Published online by Cambridge University Press: 05 October 2010
Introduction
I have previously argued that the separation of ‘public law’ and ‘public international law’ is dependent on Westphalian notions of sovereignty, and that the erosion of sovereignty would blur the boundaries between the two – with potentially far-reaching consequences for the way we view both. It is the jurisdictional walls erected along the boundaries of nation states that distinguish public international law and domestic public law. International public law recognises states, their boundaries, the rules under which they interact, the role of multilateral bodies and the place, if any, of individuals and non-state actors. Domestic public law is set by processes internal to sovereign states that have traditionally been completely independent of international law. The extent to which international law has applicability within a sovereign state has generally been a matter for those states themselves.
Sovereignty is under challenge on a number of fronts:
The potential conflict between state sovereignty and universal human rights where the failure of states to respect and/or protect the basic human rights of their citizens may trigger a ‘responsibility to protect’ that is borne by other nations.
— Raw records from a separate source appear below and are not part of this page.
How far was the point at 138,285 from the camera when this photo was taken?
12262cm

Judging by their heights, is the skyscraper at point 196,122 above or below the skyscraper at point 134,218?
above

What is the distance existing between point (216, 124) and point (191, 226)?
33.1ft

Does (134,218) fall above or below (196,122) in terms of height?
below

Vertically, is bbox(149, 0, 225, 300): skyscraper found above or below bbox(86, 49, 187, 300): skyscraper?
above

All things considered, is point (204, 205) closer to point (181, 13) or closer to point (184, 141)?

The domestic reach of treaties is increasing.
The US has increasingly sought to enforce its laws and executive orders extraterritorially.
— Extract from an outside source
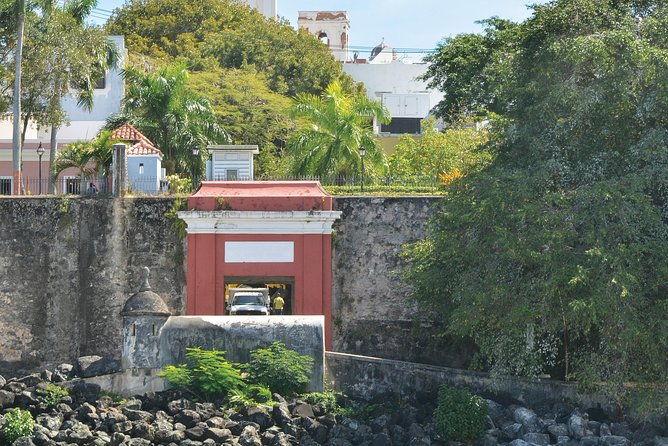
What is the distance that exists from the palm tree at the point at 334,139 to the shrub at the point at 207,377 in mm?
13562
The US has sought to exercise its Military power (though its ‘hyper power’ status is hyped).
The forces of globalisation are weakening the integrity and strength of sovereign states. In so doing they are fundamentally changing the institutional context of ‘strong states’ based on independent political communities, which has provided the assumptions on which constitutional and international law as well as the territorial limitations of Enlightenment political values have been based.